Provided entries: Begin

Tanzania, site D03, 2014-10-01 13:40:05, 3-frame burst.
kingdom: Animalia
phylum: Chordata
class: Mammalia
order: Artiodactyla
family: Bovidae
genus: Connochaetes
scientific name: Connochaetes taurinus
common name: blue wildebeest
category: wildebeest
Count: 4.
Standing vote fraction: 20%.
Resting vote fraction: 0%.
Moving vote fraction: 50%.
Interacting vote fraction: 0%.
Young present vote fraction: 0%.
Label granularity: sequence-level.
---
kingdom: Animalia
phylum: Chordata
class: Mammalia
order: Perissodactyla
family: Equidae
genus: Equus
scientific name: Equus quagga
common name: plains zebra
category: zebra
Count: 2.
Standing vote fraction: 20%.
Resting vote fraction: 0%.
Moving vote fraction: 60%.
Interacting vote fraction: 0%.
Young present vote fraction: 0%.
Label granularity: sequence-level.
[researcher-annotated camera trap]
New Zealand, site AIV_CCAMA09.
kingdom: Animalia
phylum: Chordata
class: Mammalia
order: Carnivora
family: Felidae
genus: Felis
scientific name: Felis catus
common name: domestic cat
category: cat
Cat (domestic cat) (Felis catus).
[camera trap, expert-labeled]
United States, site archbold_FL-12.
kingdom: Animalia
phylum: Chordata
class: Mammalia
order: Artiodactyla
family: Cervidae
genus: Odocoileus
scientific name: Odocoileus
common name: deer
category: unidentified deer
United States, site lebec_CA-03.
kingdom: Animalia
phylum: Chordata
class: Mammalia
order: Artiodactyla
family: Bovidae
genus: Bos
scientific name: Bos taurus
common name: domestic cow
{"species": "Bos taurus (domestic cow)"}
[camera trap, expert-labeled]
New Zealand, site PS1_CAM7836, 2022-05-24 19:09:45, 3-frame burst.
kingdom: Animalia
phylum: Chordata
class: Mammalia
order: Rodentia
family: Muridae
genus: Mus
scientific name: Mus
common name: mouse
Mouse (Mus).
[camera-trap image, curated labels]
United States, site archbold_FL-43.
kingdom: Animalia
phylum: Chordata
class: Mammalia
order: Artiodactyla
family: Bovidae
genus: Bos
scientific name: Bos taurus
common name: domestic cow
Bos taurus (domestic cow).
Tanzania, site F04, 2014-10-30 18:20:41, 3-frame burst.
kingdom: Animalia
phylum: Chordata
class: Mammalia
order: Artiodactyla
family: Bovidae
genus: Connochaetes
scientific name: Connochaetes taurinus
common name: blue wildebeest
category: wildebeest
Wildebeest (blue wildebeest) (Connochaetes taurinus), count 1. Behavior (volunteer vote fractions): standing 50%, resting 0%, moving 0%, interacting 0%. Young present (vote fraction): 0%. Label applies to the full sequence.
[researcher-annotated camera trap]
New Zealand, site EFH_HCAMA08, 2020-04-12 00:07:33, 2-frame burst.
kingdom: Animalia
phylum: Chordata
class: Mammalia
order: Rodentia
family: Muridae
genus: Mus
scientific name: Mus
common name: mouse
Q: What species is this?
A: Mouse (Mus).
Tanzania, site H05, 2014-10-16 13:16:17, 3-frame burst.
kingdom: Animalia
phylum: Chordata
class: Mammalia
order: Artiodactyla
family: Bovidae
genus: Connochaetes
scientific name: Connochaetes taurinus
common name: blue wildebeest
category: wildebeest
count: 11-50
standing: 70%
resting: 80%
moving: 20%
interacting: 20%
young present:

Provided entries: End

§ **Exercise details**: Find the word "Zealand" in the records and pull out each line that has it.

§ **Answer to this task**:
New Zealand, site AIV_CCAMA09.
New Zealand, site PS1_CAM7836, 2022-05-24 19:09:45, 3-frame burst.
New Zealand, site EFH_HCAMA08, 2020-04-12 00:07:33, 2-frame burst.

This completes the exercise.